BAM, spinsterhood explained. No further questions, Your Singleness.

This next one was received by a dear friend of mine from a prospective suitor. She is 28 years old. 

image

“Thanks, 10% Match that is four years older than me.”


So the only time the phrase “for your age” is cool to say is when you’re telling someone how accomplished they are, or if you are Courtney Love in the song “Plump” saying, “Like a liar at a witch trial, you look good for your age.” Because that lyric has made me feel like a badass since I first started singing along to it at age eight.

But saying that to a 28-year-old woman implies that at her age, she is not expected to look young cause good God, is that old. It’s like saying, “You hit good for a girl.” The compliment is based on the idea that this is somehow remarkable. It’s not. You can just say, “You look great.” That’s a compliment. This “you’re really beating the odds against your hideously wrinkled peers is great” shit needs to go.

This last one sort of falls into both categories.

“(X Category of People) are so naturally good at _____! It’s a compliment!”

The frequency with which that last part comes with this non-compliment is indication that people have been told time and again that this is rude and still don’t get it. The number of these associations is endless. They rely on the idea that you can predict talents and skills based on race, ethnicity, gender, and other identifying features that have nothing to do with the desires, hard work, or inclination of the individuals within the groups described.
image

“Witness the female in her natural habitat: the cookie kitchen.”

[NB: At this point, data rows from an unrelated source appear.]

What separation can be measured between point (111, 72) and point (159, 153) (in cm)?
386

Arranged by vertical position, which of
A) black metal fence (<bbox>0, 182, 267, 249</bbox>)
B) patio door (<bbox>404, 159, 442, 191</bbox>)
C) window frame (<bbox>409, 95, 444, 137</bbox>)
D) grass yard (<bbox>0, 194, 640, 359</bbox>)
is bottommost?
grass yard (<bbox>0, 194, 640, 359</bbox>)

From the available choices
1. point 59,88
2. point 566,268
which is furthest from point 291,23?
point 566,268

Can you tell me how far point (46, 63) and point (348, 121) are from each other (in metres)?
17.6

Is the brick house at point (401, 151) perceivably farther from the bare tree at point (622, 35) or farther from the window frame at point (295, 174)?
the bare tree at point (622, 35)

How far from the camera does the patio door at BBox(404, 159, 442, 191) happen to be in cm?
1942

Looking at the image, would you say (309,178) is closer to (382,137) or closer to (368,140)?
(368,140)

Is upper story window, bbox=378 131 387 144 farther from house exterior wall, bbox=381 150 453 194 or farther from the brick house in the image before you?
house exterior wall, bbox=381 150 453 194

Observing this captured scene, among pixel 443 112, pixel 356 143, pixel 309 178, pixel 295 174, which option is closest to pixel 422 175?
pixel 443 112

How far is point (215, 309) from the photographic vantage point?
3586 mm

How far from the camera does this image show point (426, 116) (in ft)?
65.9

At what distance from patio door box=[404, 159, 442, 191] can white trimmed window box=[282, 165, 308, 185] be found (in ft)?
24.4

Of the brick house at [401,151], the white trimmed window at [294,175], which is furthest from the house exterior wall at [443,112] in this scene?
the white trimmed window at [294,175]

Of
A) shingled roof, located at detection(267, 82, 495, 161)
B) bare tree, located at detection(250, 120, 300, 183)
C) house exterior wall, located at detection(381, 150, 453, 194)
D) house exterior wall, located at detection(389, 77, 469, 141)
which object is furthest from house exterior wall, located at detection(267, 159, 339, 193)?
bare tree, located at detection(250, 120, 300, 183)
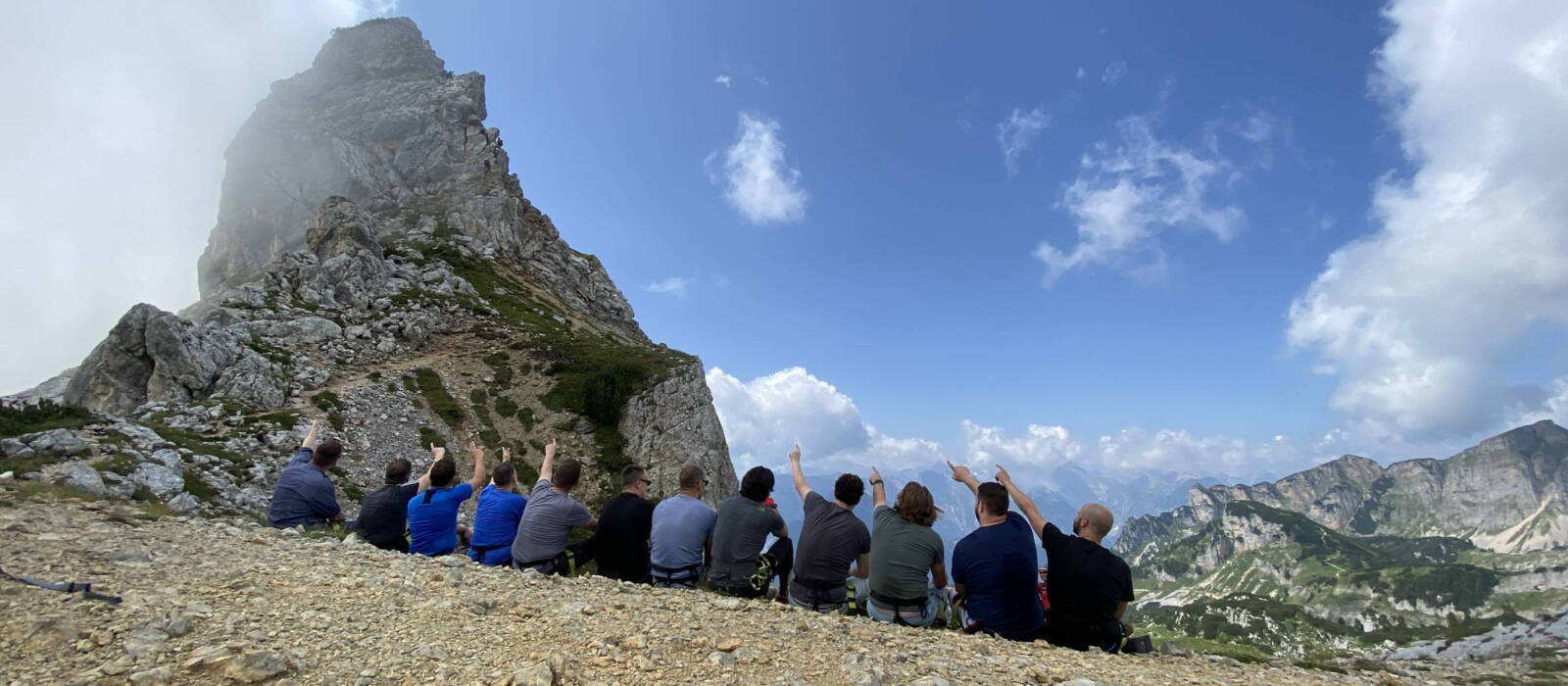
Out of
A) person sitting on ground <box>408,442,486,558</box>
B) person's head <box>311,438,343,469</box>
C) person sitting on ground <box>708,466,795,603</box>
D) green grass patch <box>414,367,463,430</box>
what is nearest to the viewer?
person sitting on ground <box>708,466,795,603</box>

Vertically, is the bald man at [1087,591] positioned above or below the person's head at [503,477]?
below

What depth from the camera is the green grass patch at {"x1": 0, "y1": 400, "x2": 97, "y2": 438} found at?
20.6 m

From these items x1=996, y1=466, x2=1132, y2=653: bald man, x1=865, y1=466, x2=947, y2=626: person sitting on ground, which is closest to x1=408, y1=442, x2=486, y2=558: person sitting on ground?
x1=865, y1=466, x2=947, y2=626: person sitting on ground

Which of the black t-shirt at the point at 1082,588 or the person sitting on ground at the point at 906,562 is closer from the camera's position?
the black t-shirt at the point at 1082,588

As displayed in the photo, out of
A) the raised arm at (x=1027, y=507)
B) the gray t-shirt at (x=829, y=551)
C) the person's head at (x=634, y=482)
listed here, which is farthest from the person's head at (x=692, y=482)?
the raised arm at (x=1027, y=507)

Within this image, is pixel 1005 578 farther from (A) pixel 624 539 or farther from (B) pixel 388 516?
(B) pixel 388 516

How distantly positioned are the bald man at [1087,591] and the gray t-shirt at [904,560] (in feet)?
5.54

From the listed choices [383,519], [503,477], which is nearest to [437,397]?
[383,519]

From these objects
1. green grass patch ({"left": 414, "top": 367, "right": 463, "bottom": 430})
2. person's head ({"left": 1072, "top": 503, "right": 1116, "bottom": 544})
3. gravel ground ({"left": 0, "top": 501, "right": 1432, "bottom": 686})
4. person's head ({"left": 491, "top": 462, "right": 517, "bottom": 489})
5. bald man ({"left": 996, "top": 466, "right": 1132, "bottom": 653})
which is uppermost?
green grass patch ({"left": 414, "top": 367, "right": 463, "bottom": 430})

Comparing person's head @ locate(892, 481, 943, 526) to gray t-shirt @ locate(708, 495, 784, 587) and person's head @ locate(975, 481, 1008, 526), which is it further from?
gray t-shirt @ locate(708, 495, 784, 587)

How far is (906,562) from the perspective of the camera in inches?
378

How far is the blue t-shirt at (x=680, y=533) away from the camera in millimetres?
11211

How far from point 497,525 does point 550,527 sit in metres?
1.54

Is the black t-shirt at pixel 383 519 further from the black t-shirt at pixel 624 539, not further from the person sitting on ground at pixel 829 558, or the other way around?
the person sitting on ground at pixel 829 558
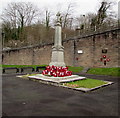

Some people may think it's benign and complimentary to make an observation about a talent or skill they may have seen expressed more frequently by one group than another. But this perpetuates the idea that this association is therefore good and must remain. This is especially problematic when people say problematic things like, “Wow, Latinos are so naturally good at dancing!” and other bullshit like that.

For one thing, that particular one furthers the idea that people of color are hypersexual and just so good at all that physical stuff, eh? Ehh?  Secondly, it downplays the hard work, passion, and skill of the person that may have developed that talent without any natural inclination. Also, when you consider ones like, “White guy are just so naturally good at being heads of state!” and “Women are just so naturally good at low-paying jobs!” It becomes obvious that those compliments are just attempts to normalize existing roles and stereotypes. If a person is a good cook, dancer, scientist, parent, whatever, just tell them they are. No one should bring their census data into it.  

What non-compliments have you encountered?  Do you react with the same rage that I do or are you a grown-up about it? Tell me all about it, 'cause you have such a pretty face!